▶ _What you are asked to do_: Working from the line that contains "What is the depth" to the final line, transcribe each line exactly. No pictures belong in the copy.

▶ _Listing_:
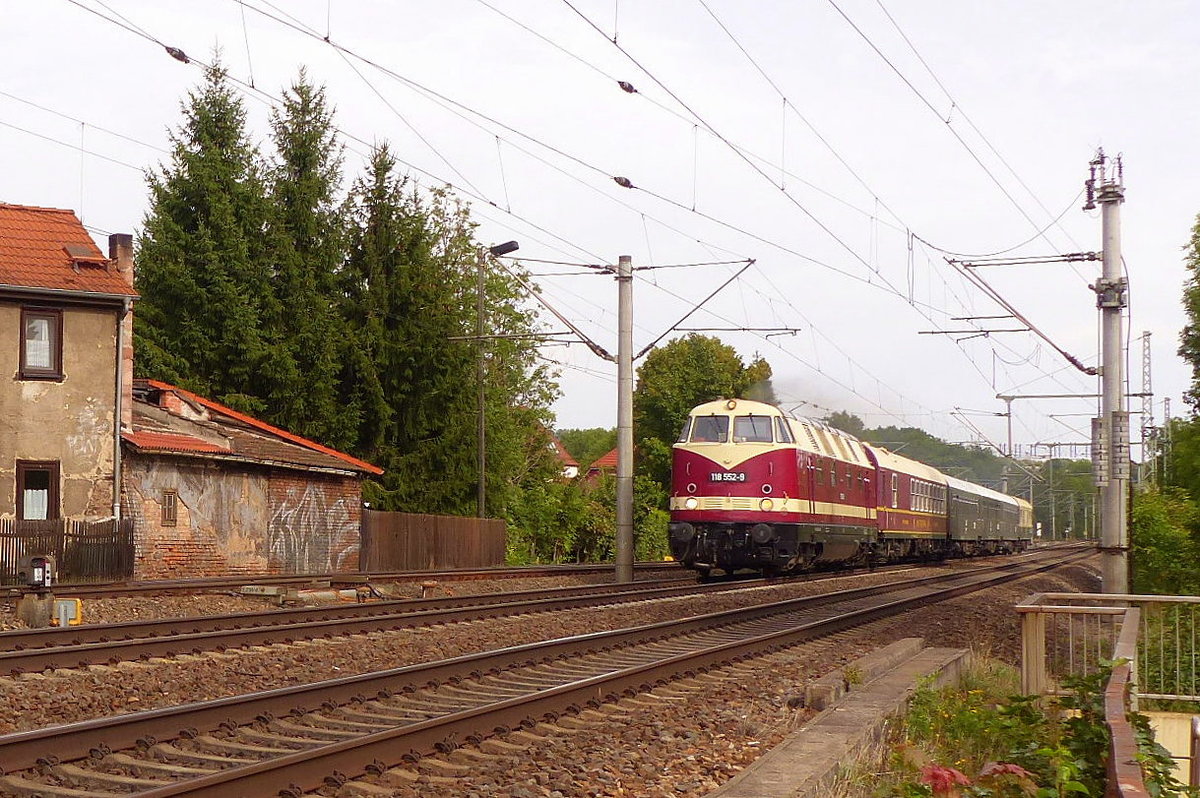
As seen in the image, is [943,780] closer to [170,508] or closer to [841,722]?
[841,722]

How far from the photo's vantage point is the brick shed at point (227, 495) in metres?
28.1

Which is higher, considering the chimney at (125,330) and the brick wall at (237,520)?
the chimney at (125,330)

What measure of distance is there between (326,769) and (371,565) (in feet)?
89.0

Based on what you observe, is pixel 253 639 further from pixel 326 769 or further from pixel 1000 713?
pixel 1000 713

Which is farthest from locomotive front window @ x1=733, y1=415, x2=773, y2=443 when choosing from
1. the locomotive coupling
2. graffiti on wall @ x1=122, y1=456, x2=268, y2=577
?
graffiti on wall @ x1=122, y1=456, x2=268, y2=577

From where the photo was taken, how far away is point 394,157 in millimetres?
46531

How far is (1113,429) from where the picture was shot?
20.6 meters

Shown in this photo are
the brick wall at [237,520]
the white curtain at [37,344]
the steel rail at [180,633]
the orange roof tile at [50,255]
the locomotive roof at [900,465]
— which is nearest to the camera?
the steel rail at [180,633]

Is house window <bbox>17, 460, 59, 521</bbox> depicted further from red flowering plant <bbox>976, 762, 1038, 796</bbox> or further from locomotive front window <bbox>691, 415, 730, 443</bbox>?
red flowering plant <bbox>976, 762, 1038, 796</bbox>

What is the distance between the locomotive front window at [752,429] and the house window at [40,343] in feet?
45.5

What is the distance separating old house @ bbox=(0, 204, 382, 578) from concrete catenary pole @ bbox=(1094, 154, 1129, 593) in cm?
1776

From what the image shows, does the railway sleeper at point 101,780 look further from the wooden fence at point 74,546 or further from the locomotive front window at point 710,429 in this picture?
the locomotive front window at point 710,429

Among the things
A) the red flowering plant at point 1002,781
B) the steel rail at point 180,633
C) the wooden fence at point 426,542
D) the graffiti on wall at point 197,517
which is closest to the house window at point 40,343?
the graffiti on wall at point 197,517

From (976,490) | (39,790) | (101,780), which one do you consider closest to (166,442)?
(101,780)
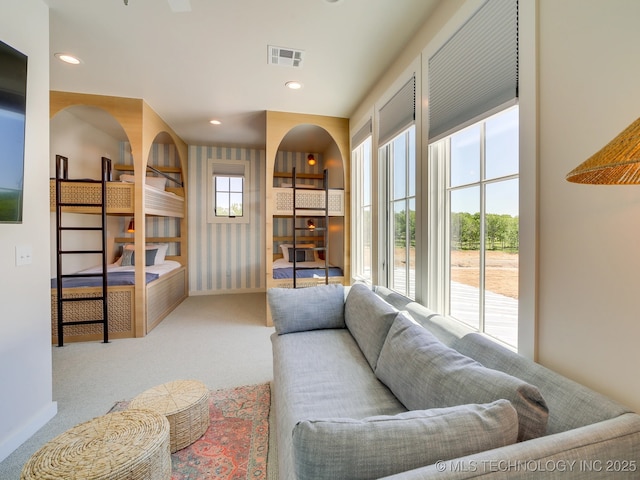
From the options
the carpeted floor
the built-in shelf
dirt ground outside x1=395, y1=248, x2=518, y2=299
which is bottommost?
the carpeted floor

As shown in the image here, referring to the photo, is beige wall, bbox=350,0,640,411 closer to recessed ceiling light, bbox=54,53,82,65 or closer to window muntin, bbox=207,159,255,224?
recessed ceiling light, bbox=54,53,82,65

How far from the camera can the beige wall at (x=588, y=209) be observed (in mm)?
973

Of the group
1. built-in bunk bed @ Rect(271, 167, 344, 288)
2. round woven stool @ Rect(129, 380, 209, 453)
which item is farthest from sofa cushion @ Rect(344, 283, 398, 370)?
built-in bunk bed @ Rect(271, 167, 344, 288)

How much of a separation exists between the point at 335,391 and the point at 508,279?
3.74 feet

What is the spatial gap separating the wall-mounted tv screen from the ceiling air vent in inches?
66.1

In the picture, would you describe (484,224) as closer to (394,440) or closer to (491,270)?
(491,270)

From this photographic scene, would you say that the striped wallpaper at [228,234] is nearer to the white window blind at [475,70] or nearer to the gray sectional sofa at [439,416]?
the white window blind at [475,70]

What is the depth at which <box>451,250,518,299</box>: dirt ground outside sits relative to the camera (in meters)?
1.57

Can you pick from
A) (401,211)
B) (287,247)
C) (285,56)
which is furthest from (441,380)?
(287,247)

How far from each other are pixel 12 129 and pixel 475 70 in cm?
269

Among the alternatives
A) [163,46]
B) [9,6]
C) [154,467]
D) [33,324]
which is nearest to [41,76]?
[9,6]

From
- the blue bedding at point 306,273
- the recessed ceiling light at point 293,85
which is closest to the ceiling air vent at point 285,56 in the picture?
the recessed ceiling light at point 293,85

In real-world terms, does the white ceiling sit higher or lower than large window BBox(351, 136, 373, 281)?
higher

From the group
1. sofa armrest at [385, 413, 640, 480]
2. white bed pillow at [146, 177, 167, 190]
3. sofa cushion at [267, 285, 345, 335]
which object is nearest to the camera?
sofa armrest at [385, 413, 640, 480]
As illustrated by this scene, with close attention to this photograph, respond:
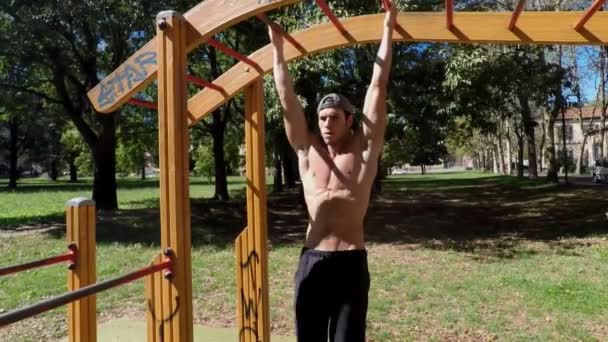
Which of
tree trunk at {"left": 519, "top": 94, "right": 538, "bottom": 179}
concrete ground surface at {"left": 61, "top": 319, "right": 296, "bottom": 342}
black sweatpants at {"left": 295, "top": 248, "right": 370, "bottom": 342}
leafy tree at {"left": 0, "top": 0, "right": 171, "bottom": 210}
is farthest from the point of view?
tree trunk at {"left": 519, "top": 94, "right": 538, "bottom": 179}

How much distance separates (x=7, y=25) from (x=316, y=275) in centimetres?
1154

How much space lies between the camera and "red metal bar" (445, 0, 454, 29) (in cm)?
282

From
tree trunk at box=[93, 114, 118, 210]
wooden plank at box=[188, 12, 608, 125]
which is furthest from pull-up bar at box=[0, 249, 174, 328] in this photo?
tree trunk at box=[93, 114, 118, 210]

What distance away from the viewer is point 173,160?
251 cm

▶ _Result of this exercise_:
What is the depth at which <box>451,250,518,299</box>: dirt ground outside sits relative to the camera (in meters)?
1.57

Can you pick from
A) (401,211)
B) (287,247)
C) (285,56)
which is furthest from (441,380)?
(287,247)

How far from each other are pixel 12 129 and pixel 475 70 in cm?
269

Among the alternatives
A) [163,46]
B) [9,6]
C) [154,467]
D) [33,324]
which is nearest to [41,76]?
[9,6]

From
- the blue bedding at point 306,273
- the recessed ceiling light at point 293,85
which is closest to the ceiling air vent at point 285,56 in the picture?
the recessed ceiling light at point 293,85

In real-world terms, does the white ceiling sit higher or lower than large window BBox(351, 136, 373, 281)?
higher

From the group
1. sofa armrest at [385, 413, 640, 480]
2. white bed pillow at [146, 177, 167, 190]
3. sofa cushion at [267, 285, 345, 335]
which object is nearest to the camera?
sofa armrest at [385, 413, 640, 480]
As illustrated by this scene, with close attention to this photograph, respond:
Which of
tree trunk at {"left": 519, "top": 94, "right": 538, "bottom": 179}
concrete ground surface at {"left": 61, "top": 319, "right": 296, "bottom": 342}
black sweatpants at {"left": 295, "top": 248, "right": 370, "bottom": 342}
leafy tree at {"left": 0, "top": 0, "right": 171, "bottom": 210}
is farthest from the point of view?
tree trunk at {"left": 519, "top": 94, "right": 538, "bottom": 179}

How much distance separates (x=7, y=25) from (x=316, y=275) in centimetres?
1154

How much space lies between the camera and "red metal bar" (445, 0, 454, 29) (in cm)?
282

From
tree trunk at box=[93, 114, 118, 210]
wooden plank at box=[188, 12, 608, 125]
which is furthest from pull-up bar at box=[0, 249, 174, 328] in this photo?
tree trunk at box=[93, 114, 118, 210]

What distance away from the viewer is point 173,160?
251 cm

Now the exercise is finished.